You all know when politicians’ obsession with self-preservation is getting in the way of chasing real solutions, you feel it. So, the cynicism sets in. The American people know that folks in power more focused on themselves than the people who sent them to Washington.
And so today, here at the Aspen Institute forum, we can choose a different path. I would dare us to dream big. All of a sudden, enough money devoted to ICE to provide a universal pre-K is just one example of what I mean. It is an issue of priorities.
So, in closing, and nobody believes a Baptist preacher when he says in closing.
One of the proudest moments I’ve had in this work in the Senate is the day we confirmed Ketanji Brown Jackson to the United States Supreme Court. Regardless of your politics, we all recognize that it was a grand and historic moment, which kind of bearing witness to the American covenant. E pluribus unum. Out of many, one.
So, the chamber was full that day, on both sides of the aisle, and there I was standing, talking to my colleague, Cory Booker, and sitting in the chair was the Vice President Kamala Harris. The three of us standing there talking to each other, with her sitting in the chair. At that time, we were more than a quarter of the Black United States senators who’ve ever served in the history of the Republic, three Black people having a conversation on the floor of the Senate. They’ve now been 14 at the time they’ve been elected.
And as we were sitting there, Vice President said, ‘guys, this is quite a moment.’ I said, ‘yes, it is.’ She said, ‘you know what you ought to do. You ought to write a letter to somebody you’re thinking about in this historic moment’, she made that suggestion, in the way that Black women make suggestions; If you know, you know.
Anyways, then she handed each of us a sheet of paper! But it wasn’t just any sheet of paper, it was the letterhead of the Vice President of the United States. And I actually went back to my office, and I sat down and I wrote a letter, because the only job I love more than being a pastor and a Senator is father to my two little children. And I wrote a letter to my daughter.
I said, Dear Chloe, today we confirm to the United States Supreme Court Ketanji Brown Jackson. In the long history of our country, she’s the first Supreme Court Justice who looks like you, with hair like yours. As we were confirming her, a friend of mine, the Vice President, suggested that I write a letter. In the long history of our republic, she’s the first Vice President who looks like you. I write to you to say that in America, you can become whatever you set your heart and your head to become. Love, Dad.

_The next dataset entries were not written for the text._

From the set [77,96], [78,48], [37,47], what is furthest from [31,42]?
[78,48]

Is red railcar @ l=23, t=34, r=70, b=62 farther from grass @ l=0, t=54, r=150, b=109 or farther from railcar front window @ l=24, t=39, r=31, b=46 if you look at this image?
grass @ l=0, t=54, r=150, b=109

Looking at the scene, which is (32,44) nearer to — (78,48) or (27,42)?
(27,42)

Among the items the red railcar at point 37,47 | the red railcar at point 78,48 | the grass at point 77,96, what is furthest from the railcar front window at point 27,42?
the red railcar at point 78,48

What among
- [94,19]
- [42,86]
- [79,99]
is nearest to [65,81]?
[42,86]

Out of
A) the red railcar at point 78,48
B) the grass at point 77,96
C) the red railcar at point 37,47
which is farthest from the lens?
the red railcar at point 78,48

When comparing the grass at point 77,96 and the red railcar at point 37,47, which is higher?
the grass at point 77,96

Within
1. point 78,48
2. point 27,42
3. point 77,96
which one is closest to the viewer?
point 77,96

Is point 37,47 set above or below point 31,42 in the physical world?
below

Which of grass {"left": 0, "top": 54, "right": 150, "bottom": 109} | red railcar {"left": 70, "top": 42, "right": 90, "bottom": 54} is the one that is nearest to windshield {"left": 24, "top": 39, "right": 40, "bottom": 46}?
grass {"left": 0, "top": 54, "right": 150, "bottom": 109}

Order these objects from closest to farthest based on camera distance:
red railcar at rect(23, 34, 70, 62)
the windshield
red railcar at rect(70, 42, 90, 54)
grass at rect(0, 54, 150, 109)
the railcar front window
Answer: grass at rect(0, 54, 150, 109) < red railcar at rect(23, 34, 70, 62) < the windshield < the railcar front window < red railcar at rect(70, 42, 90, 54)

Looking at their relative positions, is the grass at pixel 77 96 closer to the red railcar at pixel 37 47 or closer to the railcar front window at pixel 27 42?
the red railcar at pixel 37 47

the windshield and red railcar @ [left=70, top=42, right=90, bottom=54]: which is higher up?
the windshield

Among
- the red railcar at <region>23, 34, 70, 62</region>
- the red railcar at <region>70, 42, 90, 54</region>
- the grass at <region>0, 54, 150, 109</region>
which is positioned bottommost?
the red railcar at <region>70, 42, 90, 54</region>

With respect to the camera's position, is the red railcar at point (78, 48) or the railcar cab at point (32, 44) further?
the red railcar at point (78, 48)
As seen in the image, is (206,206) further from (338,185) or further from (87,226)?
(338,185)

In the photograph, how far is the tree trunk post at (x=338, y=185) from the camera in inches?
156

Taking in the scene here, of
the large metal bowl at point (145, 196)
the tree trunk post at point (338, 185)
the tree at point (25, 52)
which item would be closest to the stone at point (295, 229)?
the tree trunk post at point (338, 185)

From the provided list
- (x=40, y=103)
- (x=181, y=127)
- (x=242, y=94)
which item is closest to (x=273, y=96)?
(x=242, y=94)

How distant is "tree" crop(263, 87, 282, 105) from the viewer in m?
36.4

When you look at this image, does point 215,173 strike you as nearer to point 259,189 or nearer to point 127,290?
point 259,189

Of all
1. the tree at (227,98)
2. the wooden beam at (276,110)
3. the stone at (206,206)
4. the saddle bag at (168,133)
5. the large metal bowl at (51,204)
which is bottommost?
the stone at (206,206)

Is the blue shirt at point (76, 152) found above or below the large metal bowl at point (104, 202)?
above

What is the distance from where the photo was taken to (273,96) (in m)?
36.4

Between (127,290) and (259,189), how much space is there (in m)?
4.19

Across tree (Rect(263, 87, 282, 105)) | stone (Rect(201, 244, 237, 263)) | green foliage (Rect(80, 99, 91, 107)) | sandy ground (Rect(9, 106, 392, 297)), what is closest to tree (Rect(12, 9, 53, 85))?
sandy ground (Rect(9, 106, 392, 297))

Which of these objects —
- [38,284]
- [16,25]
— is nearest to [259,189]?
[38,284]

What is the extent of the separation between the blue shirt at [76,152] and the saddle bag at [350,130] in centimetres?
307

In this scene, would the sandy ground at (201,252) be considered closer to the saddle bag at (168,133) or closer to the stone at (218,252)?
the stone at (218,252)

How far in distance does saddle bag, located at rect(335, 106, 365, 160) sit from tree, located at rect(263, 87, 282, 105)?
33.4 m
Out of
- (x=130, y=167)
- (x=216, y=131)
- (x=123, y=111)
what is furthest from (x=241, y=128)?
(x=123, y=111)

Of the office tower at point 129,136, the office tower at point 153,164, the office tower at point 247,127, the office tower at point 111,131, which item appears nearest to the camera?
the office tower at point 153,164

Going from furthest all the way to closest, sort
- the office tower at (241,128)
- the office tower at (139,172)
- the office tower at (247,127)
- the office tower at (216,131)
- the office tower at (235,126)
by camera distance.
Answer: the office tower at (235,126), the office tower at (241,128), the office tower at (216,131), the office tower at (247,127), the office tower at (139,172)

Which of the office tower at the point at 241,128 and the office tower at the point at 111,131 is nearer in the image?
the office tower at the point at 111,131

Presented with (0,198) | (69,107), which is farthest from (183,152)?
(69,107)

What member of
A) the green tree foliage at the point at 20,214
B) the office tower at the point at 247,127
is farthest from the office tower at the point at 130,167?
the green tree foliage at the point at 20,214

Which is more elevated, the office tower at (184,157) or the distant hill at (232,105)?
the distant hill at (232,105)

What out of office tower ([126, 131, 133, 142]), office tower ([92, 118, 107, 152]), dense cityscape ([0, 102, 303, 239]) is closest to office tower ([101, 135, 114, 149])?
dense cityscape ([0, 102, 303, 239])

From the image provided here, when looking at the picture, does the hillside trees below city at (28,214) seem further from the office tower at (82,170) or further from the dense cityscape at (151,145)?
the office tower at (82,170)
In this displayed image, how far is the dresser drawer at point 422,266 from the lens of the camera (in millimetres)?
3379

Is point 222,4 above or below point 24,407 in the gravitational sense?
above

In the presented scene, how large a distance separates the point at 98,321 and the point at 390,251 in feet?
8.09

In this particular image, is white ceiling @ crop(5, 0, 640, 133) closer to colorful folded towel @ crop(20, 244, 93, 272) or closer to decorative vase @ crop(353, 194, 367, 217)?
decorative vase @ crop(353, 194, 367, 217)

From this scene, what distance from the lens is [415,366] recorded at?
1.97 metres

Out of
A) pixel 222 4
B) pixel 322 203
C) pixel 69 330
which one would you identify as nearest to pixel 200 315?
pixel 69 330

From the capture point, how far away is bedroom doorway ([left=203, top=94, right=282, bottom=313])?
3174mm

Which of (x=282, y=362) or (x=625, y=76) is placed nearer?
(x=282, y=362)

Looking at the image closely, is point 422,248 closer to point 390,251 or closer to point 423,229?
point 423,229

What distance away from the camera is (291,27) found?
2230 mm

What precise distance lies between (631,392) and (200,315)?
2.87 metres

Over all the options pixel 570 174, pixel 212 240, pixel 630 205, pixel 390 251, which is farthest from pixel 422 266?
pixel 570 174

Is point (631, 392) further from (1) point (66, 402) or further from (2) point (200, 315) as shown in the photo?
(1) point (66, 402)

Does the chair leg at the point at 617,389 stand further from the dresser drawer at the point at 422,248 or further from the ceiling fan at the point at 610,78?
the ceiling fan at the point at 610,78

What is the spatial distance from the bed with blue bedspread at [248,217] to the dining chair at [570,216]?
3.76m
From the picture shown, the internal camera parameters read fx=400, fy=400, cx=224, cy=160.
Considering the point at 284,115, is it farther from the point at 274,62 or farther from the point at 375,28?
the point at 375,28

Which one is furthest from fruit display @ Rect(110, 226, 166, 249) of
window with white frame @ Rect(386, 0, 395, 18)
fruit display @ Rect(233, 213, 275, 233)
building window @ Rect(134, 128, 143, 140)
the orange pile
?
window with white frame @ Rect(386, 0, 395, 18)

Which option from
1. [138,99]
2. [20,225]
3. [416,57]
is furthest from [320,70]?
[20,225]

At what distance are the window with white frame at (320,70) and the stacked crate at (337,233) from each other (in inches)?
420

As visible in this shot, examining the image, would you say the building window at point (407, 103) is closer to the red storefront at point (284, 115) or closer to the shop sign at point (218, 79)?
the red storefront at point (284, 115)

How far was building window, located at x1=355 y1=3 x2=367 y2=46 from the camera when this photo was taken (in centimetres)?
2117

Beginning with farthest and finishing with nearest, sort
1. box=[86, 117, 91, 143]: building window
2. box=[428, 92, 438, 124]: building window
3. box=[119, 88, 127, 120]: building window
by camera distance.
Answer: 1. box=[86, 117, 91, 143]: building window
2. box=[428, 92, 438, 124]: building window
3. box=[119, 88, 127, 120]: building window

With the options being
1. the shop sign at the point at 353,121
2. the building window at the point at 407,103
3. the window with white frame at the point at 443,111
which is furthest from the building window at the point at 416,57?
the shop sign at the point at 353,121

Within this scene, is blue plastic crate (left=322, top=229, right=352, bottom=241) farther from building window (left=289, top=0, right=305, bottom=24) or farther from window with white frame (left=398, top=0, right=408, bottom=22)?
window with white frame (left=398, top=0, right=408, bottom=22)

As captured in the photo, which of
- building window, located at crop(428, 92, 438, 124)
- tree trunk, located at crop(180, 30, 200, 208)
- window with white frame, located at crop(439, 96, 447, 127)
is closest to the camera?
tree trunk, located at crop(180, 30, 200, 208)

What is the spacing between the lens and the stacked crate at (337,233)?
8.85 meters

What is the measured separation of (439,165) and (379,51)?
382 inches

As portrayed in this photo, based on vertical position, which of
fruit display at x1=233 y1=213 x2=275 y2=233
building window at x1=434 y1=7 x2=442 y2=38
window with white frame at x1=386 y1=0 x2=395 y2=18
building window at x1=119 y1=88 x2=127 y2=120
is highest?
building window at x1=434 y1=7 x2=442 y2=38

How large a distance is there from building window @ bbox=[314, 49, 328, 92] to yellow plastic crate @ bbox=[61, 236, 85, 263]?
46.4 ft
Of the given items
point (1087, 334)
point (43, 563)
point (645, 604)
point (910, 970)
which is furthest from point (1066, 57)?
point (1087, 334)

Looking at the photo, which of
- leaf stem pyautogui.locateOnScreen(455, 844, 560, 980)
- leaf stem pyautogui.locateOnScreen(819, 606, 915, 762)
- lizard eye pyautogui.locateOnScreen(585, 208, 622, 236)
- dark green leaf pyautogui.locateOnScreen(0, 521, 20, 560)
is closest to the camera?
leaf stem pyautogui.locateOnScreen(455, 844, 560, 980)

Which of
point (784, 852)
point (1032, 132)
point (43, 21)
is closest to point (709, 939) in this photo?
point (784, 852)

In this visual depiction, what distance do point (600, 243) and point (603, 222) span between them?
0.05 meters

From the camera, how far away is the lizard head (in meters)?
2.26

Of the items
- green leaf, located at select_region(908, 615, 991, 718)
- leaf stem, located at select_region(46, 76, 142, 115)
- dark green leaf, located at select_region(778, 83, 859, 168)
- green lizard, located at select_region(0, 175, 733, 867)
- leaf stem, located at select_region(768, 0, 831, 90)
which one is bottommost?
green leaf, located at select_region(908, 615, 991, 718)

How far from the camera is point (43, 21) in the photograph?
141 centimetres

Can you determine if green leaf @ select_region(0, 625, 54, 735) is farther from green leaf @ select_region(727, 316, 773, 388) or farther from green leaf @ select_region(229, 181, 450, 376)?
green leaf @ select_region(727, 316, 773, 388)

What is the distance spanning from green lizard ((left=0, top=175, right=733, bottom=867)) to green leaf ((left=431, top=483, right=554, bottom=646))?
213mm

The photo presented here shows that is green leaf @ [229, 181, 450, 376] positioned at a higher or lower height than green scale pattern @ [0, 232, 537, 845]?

That was my letter to my own little daughter, who, at the time, was five years old. I was so moved by the moment and its implications for her and kids like her all across our country, red, yellow, brown, Black and white, poor kids everywhere, that I couldn’t mail the letter or wait till I got home. I called her on FaceTime and I read the letter; she listened to the letter.
She was not impressed.
She said, can I go out and play now? She didn’t understand it then. She was just five years old, but she’ll understand it better, as we say in my church, by and by.
As I close, I would say to us at this forum that public policy is a letter that we write to our children. We ought to ask ourselves what we want that letter to say, and a little child shall read it.”